* **Supplied text**
Her daughter is the first of her four children to leave home and go off to study - a worrying experience for parents at the best of times - but, given current circumstances, even more so.
This week another text pinged on my phone from my friend, with a photo attached of the food her girl had been provided with by the university in question. For a fairly hefty amount of money, they were delivering food parcels to all the students each day - a mixed bundle of tinned soup, pre-packed sandwiches, crisps and bread with a small nod to fresh fruit and vegetables in the shape of a bag of bright green apples.
My pal was stressed about the nutrition her child was, or more accurately, wasn't, getting. I called her back and murmured my agreement but I couldn't stop myself from reminding her that what we existed on in our first year of uni was a lot less impressive than what was arriving at her daughter's door.
There were 12 of us in my first student house and none could manage more than making toast and tea when we first arrived. Initially, we all had the best intentions about setting up a cooking rota and sharing the shopping but, after the first few disastrous and inedible meals, we decided it would be best just to look after our own repasts.

* **Data**
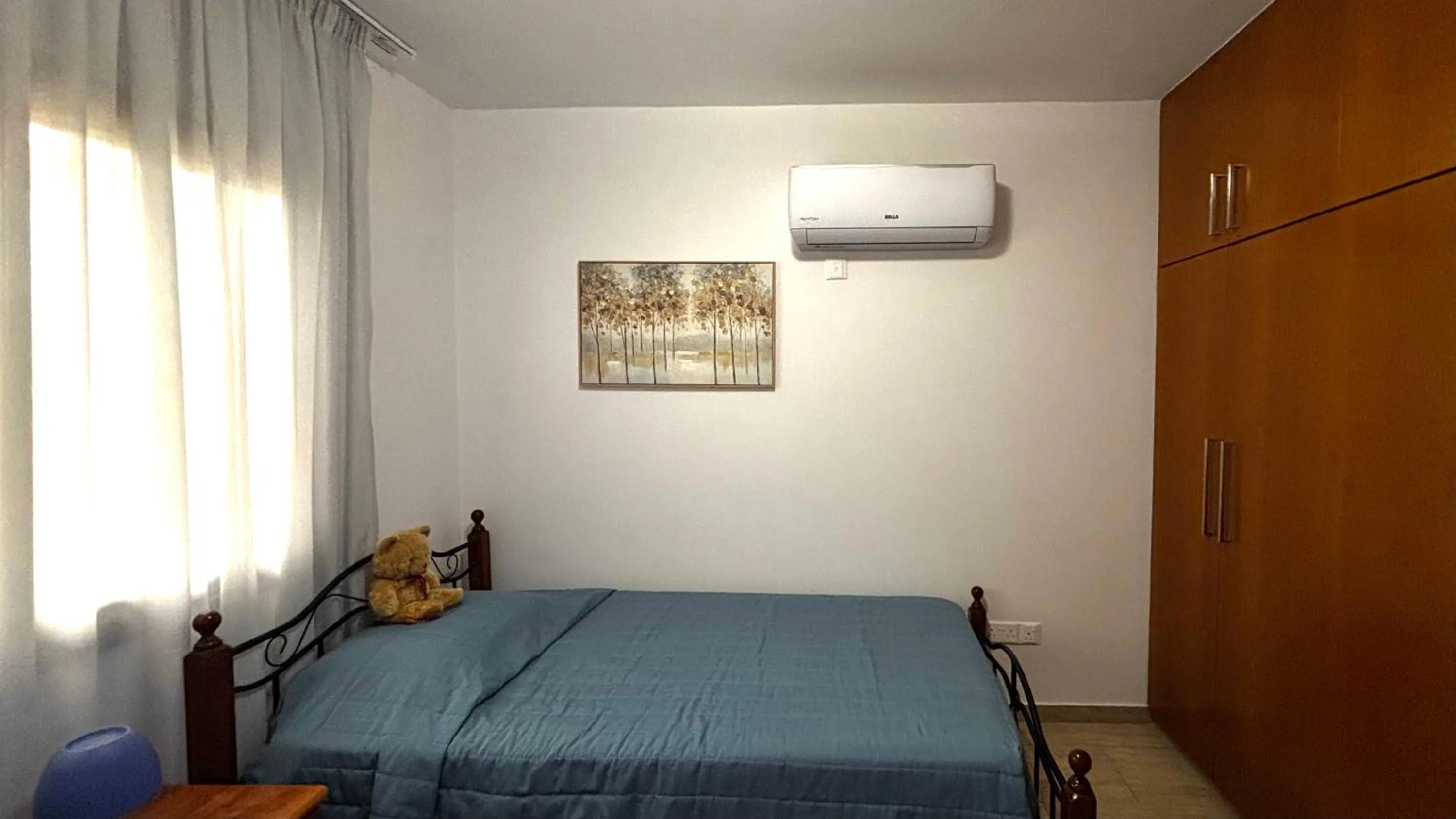 Bed in Philippou Beach Villas & Apartments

* **What is required**
From the passage about university food parcels, reproduce word for word the portion between "Her daughter is" and "bright green apples.", inclusive.

* **Answer space**
Her daughter is the first of her four children to leave home and go off to study - a worrying experience for parents at the best of times - but, given current circumstances, even more so.
This week another text pinged on my phone from my friend, with a photo attached of the food her girl had been provided with by the university in question. For a fairly hefty amount of money, they were delivering food parcels to all the students each day - a mixed bundle of tinned soup, pre-packed sandwiches, crisps and bread with a small nod to fresh fruit and vegetables in the shape of a bag of bright green apples.